İslâm’da kadının yeri (2)
.
Kur’ân kadına özgürlük getirmiş, ona miras ve malında istediği gibi tasarruf hakkını vermiştir. Kur’ân’ın amacı, toplumun çekirdeği olan aileyi sağlamlaştırmak, yuvanın bozulmasını, ailenin dağılmasını önlemektir.
Aile içinde çıkan anlaşmazlık büyür, yuvayı bozacak boyutlara ulaşırsa Nisa Suresi 35’inci ayetin hükmü gereğince karı-kocanın arasını bulmak üzere erkek ve kadının ailelerinden birer hakem tayin edilir.

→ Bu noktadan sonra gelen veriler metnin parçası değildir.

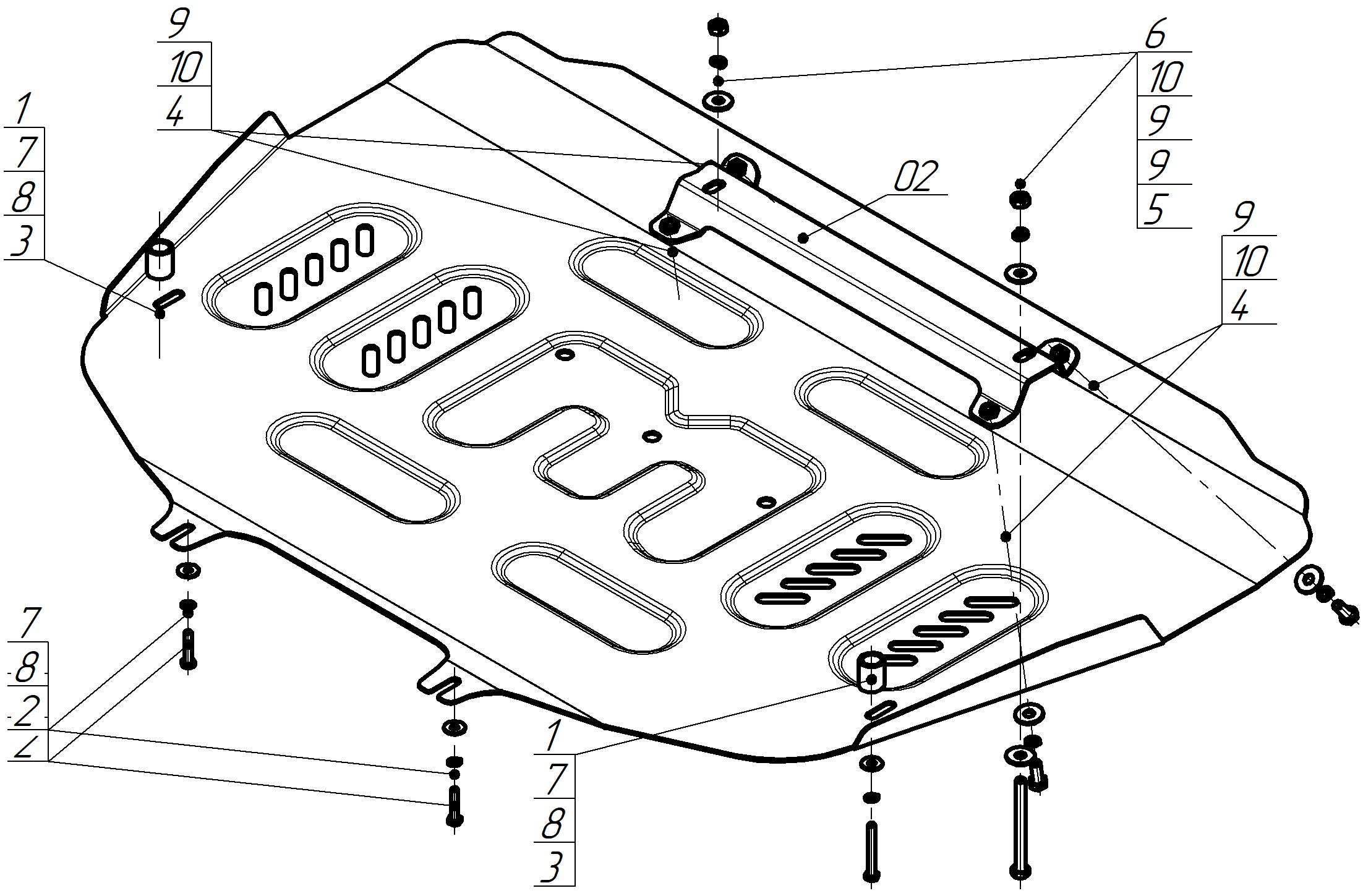 9
10
4

1
7
8
3

6
10
9
9
5

02

9
10
4

7
8
2
2

1
7
8
3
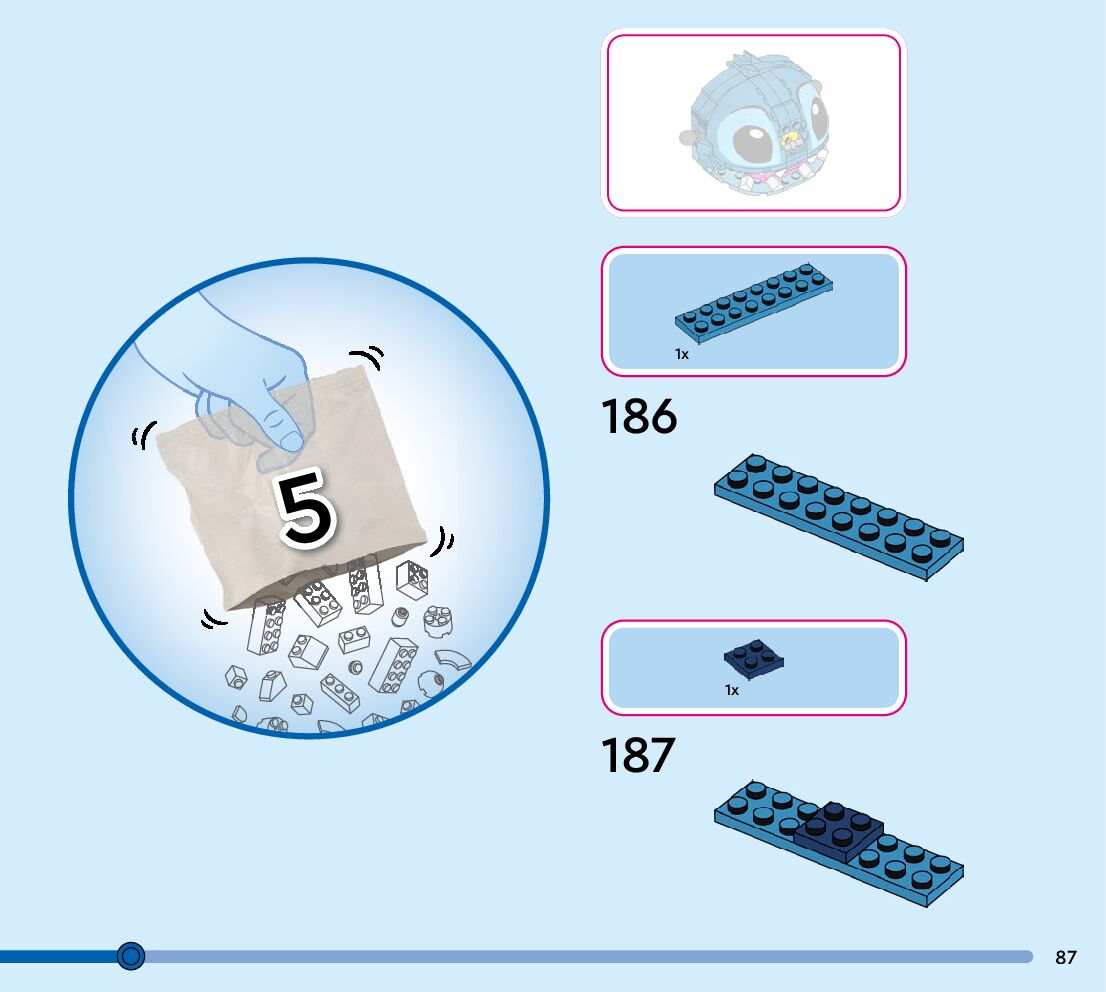 5

1x

186

1x

187

87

Hakemler, arayı düzeltmeye çalışırlarsa Allah da karı-kocanın arasını uzlaştırır. Aile ilişkilerini düzenleyen Nisa Suresi 128’inci ayette kocasının huysuzluğundan ya da kendisinden yüz çevirmesinden korkan kadınla kocasına uzlaşmaları öğütlenir, uzlaşmanın daha hayırlı olduğu vurgulanır.
Mescidde namaz kılmak, yalnız namaz kılmaktan 25 veya 27 defa daha faziletlidir.
Kadınların da mescide gelip namaz kılmaları sünnettir.
Peygamber, “Allah’ın kadın kullarını Allah’ın mescitlerinden men etmeyiniz” (Buhari, Cuma: 13; Müslim, Salat: 36) buyurmuştur. Hz. Aişe, müminlerin kadınlarının şafak vakti çıkıp Allah’ın Elçisi ile birlikte sabah namazını kıldıklarını söylemiştir (Buhari, Mevakit: 27). İkinci Akabe beyatında bulunan 70 kişi arasında 2 de kadın vardı.
Peygamber’in halası Abdul-Muttalib kızı Safiyye, Uhud Savaşı’na katılmış, Müslümanların bozulduğunu görünce mızrağıyla kaçan erkeklerin burunlarına vurarak, “Allah Elçisi’ni bırakıp kaçtınız mı?” demiştir. Asıl adı Bereke olan Ümmü Eymen; Huneyn, Uhud ve Hayber savaşlarına katılmıştır. Uhud’da su taşır, yaralıları tedavi etmişti (Alâm: 1/127). Eslem kabilesinden Rufeyde de yaralıları tedavi eden, bakıma muhtaç Müslümanların hizmetine koşan bir kadın sahabiydi. Allah’ın Elçisi, kendi mescidinin yanında bu hanım için bir çadır yaptırmıştı.
İlk Müslüman hemşire ve doktor kadın olan Rufeyde, ilk hastane sayılabilecek olan bu çadırda yaralıları ve hastaları tedavi ederdi (Siretu İbn Hişam: 2/6). Hendek Savaşı’nda yaralanan Sad ibn Muaz da bu kadının çadırında tedavi görürken Kurayza olayında hakem seçilmiş ve görevini yapmak üzere Kurayza’ya götürülmüştü. Hudeybiye barış antlaşmasının şartları, Müslümanlara ağır gelmişti.
O kadar ki bazıları sefere çıkarken Kabe’yi ziyaret edeceklerini söyleyen ve şimdi bu ağır hükümlere razı olan Hz. Muhammed’in peygamberliğinden dahi kuşku duymaya başladılar. Kureyşliler gittikten sonra Peygamber, ashabına “Kalkın, kurbanlarınızı kesin, tıraş olun” dedi.
Bu sözü üç kez yinelediği halde kimse kalkmadı. Allah’ın Elçisi, arkadaşlarının bu durumunu eşi Ümmü Seleme‘ye yakınarak anlattı. Ümmü Seleme, “Ya Resulallah, böyle yapılmasını istiyorsan sen çık, kimseye bir şey demeden kurbanını kes, berberini de çağır, tıraş ol” dedi.
Allah’ın Elçisi, kimseye bir şey demeden kurbanını kesti, berberi Hiraş ibn Ümeyye el-Kabi’yi çağırıp tıraş oldu. Onun böyle yaptığını görenler de kalkıp kurbanlarını kestiler, tıraş oldular (Gazavatur-Resul (s.a.v.), s. 95-98; Camiul-beyan: 26/97-100). Bu Peygamber zevcesi ve müminler annesi, birçok önemli konuda Allah Elçisi’ne danışmanlık yapmıştır.